China, India, Brazil and Russia have been raising concerns. They would like a new reserve currency to replace the wobbling US dollar. The US, the G-20 and the International Monetary Fund have been largely mute on this issue. Any move to scrap the US dollar as the reserve would be a seismic change in the global financial landscape.
But going forward, it will be very difficult for the US dollar to maintain its dominant role. Debt and overspending in the US are increasing. Unemployment is rising. One of out of nine Americans depends on food stamps for survival. The Federal Reserve has pumped more than $2 trillion into the insolvent financial system to keep it afloat. The US budget deficit of $1.8 trillion is not sustainable. This is not to mention other contingent liabilities such as healthcare and social security.
The US strategy now is to salvage the stock market, because the stock market, to which all the wealth is tied, has become the US economy. Only the big banks will get the bailout. The smaller ones will be allowed to go under. So far this year, some 89 regional banks have been taken over by the federal authorities. Many more will have to go bankrupt.
The G-20 meeting of the finance ministers, in London over the weekend, did nothing to address the big issues. How should we deal with the banking crisis? What is the future of the US dollar's stability? Most important, how can we save this planet from excess consumption and global warming.
Instead, the G-20 meeting ended with an about-face statement. The bonuses of bankers will be somewhat curbed, yet no ceiling will be forced upon them. But their members will continue to expand the fiscal and monetary policy to revive global economic growth, which is expected by the IMF to fall by half a per cent this year.
All in all, the G-20, which dominates global capitalism, agreed to plunge ahead on this course of overproduction and over-consumption. They did not recognise that overproduction and over-consumption are the causes of the current malaise.
The world needs a new economic model that is more balanced and works in harmony with the environment. The era of unfettered industrial production and consumption is over. But the G-20 still acts as if we can continue the old mode of excess production and consumption.
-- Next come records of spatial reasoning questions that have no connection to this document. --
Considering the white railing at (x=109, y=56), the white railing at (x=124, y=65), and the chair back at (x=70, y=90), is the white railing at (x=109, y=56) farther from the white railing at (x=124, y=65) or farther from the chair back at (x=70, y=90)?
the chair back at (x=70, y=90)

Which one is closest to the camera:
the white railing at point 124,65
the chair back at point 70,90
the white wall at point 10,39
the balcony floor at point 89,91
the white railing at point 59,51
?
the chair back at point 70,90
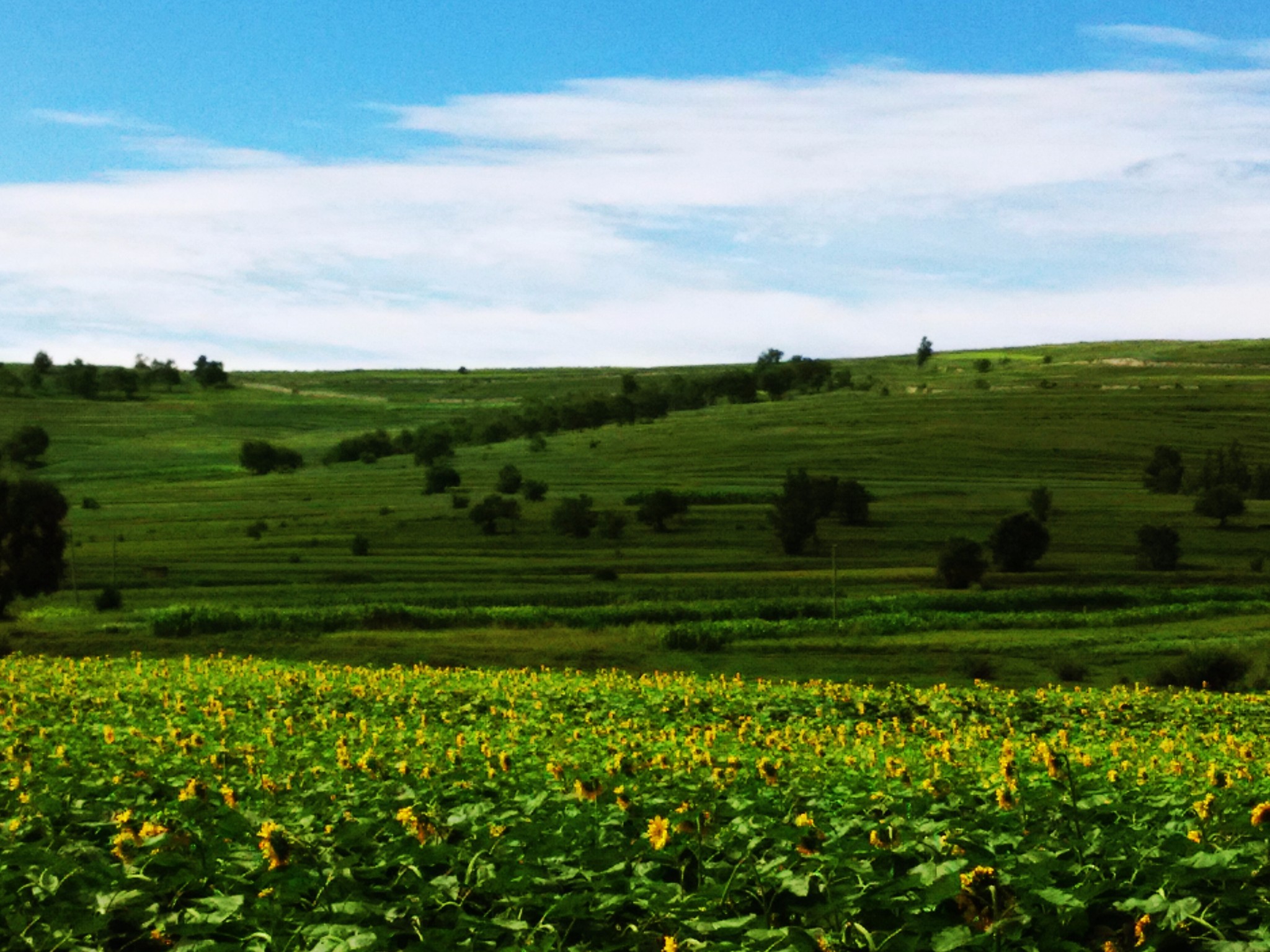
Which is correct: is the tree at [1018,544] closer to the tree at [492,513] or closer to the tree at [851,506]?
the tree at [851,506]

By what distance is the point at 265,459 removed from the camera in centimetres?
14288

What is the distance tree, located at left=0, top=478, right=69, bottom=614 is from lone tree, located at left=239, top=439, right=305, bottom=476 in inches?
2930

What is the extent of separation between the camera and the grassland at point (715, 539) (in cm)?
4728

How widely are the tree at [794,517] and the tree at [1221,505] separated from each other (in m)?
25.7

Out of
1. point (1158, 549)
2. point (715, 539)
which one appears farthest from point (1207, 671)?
point (715, 539)

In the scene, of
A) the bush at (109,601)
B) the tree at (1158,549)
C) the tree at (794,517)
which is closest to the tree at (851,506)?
the tree at (794,517)

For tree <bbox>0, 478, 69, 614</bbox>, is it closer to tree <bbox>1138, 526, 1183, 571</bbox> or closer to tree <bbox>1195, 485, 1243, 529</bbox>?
tree <bbox>1138, 526, 1183, 571</bbox>

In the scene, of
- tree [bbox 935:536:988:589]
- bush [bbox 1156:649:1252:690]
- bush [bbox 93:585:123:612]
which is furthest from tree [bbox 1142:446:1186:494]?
bush [bbox 93:585:123:612]

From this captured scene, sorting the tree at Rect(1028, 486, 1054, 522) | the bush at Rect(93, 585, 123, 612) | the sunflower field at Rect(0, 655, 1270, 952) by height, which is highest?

The role of China is becoming more visible. Its top officials have come out to warn about the US dollar's stability because the Fed keeps on printing money to buy US treasuries and help out the big banks and corporations. So China is now diversifying its wealth into other assets, particularly gold, oil and other natural resources.
Eisuke Sakakibara, the former vice minister at Japan's Ministry of Finance, still expresses his upbeat view on the US dollar. He said the US dollar would continue to be the reserve currency over the next 20 years. He also called on Japan to spend more than $105 billion to stimulate economic growth. With the growing burden of government spending, Japan's public debt could rise to 195 per cent of GDP next year.
There is no consensus as to how to save the world from the threat of economic recession, except for the old prescription of government stimulus and loose monetary policy. The growth rate must continue to be achieved. But aren't we already at the end of that era of excess?